Louisiana 1974: “The right of each citizen to keep and bear arms shall not be abridged, but this provision shall not prevent the passage of laws to prohibit the carrying of weapons concealed on the person.”

Nevada 1982: “Every citizen has the right to keep and bear arms for security and defense, for lawful hunting and recreational use and for other lawful purposes.”

New Hampshire, 1982: “All persons have the right to keep and bear arms in defense of themselves, their families, their property and the state.”

Utah 1984: “The individual right of the people to keep and bear arms for security and defense of self, family, others, property, or the state, as well as for other lawful purposes shall not be infringed; but nothing herein shall prevent the legislature from defining the lawful use of arms.”

West Virginia 1986: “A person has the right to keep and bear arms for the defense of self, family, home and state, and for lawful hunting and recreational use.”

Delaware 1987: “A person has the right to keep and bear arms for the defense of self, family, home and State, and for hunting and recreational use.”

Alaska 1994: [pre-existing] A well-regulated militia being necessary to the security of a free state, the right of the people to keep and bear arms shall not be infringed. [added] The individual right to keep and bear arms shall not be denied or infringed by the State or a political subdivision of the State.

Wisconsin 1998: “The people have the right to keep and bear arms for security, defense, hunting, recreation or any other lawful purpose.”

Kansas (birthplace of the collective right approach!) 2010: “A person has the right to keep and bear arms for the defense of self, family, home and state, for lawful hunting and recreational use, and for any other lawful purpose….”

20th Century State Case Law

Interestingly, while the Federal courts in the second half of the 20th century almost universally went with a collective rights interpretation, State courts refused to do so. A sampling:

In Re Brickey[1] invalidated an Idaho law banning carrying of handguns within cities and towns, holding that it violated both the State constitution and the Second Amendment.

In Glasscock v. City of Chattanooga[2] the Supreme Court of Tennessee held that a city ordinance forbidding the carrying of handguns offended the State guarantee of a right to arms.

People v. Zerillo[3] struck down a Michigan statute requiring noncitizens to obtain a permit before possessing a revolver.

People v. Nakamura[4] struck down a similar Colorado law, the court refusing to accept the State’s claim that the right to arms was “one of collective enjoyment for common defense.”[5]

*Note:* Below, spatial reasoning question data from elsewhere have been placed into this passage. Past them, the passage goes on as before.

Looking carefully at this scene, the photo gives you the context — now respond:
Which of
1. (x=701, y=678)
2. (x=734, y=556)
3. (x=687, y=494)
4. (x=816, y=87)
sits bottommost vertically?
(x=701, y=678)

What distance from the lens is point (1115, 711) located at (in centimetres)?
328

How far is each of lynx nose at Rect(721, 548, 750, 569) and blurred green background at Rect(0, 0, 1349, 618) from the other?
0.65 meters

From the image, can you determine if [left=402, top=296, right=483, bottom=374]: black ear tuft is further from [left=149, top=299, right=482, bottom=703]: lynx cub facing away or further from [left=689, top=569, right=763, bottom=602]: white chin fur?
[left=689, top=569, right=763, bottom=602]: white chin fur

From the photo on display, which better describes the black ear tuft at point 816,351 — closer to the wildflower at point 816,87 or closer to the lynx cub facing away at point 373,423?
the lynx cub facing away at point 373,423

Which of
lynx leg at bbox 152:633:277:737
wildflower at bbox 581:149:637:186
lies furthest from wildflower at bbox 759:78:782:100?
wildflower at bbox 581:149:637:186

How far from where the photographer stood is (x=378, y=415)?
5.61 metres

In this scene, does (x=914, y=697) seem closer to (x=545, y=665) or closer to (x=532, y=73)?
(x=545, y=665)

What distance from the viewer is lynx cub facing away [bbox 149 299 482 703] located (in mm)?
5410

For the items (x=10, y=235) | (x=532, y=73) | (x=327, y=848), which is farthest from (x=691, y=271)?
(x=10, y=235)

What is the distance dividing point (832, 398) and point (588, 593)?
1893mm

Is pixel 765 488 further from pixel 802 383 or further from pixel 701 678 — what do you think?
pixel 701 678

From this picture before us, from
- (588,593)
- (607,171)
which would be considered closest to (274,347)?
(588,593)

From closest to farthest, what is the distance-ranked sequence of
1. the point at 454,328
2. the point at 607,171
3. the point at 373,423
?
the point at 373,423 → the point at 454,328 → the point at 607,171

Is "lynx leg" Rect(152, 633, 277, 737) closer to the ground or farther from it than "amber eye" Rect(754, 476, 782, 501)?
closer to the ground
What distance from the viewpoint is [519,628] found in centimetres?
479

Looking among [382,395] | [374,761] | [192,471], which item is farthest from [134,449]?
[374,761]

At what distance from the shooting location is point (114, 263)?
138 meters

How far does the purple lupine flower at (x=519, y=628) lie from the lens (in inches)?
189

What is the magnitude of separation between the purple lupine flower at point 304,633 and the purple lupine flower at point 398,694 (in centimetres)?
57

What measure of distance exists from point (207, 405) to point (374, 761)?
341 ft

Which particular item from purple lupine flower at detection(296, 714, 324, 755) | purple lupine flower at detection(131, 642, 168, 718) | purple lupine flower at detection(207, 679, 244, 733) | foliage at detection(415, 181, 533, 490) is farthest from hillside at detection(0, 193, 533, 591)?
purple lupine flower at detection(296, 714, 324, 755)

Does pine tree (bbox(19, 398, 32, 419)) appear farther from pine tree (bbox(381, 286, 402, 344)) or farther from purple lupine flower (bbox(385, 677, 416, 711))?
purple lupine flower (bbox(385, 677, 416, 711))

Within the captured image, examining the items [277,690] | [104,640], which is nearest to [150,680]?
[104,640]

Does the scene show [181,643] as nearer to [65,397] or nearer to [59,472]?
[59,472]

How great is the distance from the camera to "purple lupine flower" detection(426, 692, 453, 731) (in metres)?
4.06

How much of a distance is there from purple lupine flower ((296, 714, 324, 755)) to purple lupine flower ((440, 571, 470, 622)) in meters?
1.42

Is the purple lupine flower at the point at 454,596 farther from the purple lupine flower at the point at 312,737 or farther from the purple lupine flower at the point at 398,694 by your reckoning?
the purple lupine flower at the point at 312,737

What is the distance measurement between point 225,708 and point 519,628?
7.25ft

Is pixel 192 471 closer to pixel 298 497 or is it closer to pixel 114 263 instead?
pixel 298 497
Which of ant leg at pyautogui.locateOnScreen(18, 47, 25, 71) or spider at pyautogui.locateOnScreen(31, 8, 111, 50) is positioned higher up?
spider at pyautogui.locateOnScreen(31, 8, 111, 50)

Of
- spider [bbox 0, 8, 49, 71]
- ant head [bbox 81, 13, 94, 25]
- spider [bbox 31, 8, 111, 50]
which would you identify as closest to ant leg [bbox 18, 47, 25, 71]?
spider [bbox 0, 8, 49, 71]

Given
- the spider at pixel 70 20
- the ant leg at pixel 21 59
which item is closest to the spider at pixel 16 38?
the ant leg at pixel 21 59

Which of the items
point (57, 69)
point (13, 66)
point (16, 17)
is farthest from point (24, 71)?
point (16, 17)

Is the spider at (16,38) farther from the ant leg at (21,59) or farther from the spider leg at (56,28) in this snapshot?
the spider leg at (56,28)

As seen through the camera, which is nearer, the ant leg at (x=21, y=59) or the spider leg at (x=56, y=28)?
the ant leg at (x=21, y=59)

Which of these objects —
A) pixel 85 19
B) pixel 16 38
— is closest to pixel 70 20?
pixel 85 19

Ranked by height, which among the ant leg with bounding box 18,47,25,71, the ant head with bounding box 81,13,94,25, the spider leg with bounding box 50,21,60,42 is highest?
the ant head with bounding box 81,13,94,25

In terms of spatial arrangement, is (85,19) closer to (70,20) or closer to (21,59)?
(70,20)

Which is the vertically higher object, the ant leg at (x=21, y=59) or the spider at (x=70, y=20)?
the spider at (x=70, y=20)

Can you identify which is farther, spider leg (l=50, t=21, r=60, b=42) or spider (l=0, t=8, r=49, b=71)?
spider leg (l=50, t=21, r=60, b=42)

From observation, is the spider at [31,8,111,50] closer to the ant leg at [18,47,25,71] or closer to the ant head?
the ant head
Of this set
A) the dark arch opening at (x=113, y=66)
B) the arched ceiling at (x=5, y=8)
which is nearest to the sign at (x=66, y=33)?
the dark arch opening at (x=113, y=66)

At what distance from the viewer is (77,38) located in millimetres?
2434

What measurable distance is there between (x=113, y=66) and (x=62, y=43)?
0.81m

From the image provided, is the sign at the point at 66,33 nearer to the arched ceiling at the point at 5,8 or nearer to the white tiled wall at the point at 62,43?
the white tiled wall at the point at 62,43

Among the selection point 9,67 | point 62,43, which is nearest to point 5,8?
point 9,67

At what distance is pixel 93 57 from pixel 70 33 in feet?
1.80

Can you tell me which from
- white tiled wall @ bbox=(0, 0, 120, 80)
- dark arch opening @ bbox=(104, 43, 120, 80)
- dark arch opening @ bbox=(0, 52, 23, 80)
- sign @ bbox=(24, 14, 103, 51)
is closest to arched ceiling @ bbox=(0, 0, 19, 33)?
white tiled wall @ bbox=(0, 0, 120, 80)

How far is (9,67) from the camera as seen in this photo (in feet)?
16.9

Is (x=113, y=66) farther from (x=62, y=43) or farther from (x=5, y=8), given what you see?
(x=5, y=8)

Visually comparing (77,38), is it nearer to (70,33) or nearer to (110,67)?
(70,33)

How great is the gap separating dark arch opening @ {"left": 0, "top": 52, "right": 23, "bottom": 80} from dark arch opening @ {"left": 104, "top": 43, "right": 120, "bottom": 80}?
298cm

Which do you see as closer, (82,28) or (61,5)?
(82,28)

State v. Kerner[6] invalidated a North Carolina statute that required a permit for open carry of a handgun. The ruling had an interesting populist twist:

To exclude all pistols, however, is not a regulation, but a prohibition, of arms which come under the designation of "arms" which the people are entitled to bear. This is not an idle or an obsolete guaranty, for there are still localities, not necessary to mention, where great corporations, under the guise of detective agents or private police, terrorize their employees by armed force. If the people are forbidden to carry the only arms within their means, among them pistols, they will be completely at the mercy of these great plutocratic organizations.[7]

State ex rel. City of Princeton v. Buckner[8] struck down a statute imposing a licensing requirement for open or concealed carry.

State v. Kessler[9] struck down a ban on carrying “billy clubs,” holding that these were “arms.” State v. Delgado[10] held that switchblades were likewise protected ("[t]he addition of a spring to open the blade of a jackknife is hardly a more astonishing innovation than[the development of the Gatling gun, breech loading rifles, metallic cartridges and repeating rifles.”)

Other State cases (largely overturning municipal regulations forbidding open carry) can be found online at:

http://www.constitution.org/2ll/bardwell/state_cases_short.html

1

[1] 70 P. 609 (Idaho 1902).

[2] 11 S.W.2d 678 (Tenn. 1928).

[3] 219 Mich. 635, 189 N.W. 927 (1922).

[4] 99 Colo. 262, 62 P.2d 246 (1936).

[5] 99 Colo. at 264, 62 P.2d 247-48

[6] 181 N.C. 574, 107 S.E. 222 (1921).

[7] 181 N.C. at 578, 107 S.E. at 225.

[8] 377 S.E.2d 139 (W.Va. 1988).

[9] 289 Or. 359, 369, 614 P.2d 94 (1980).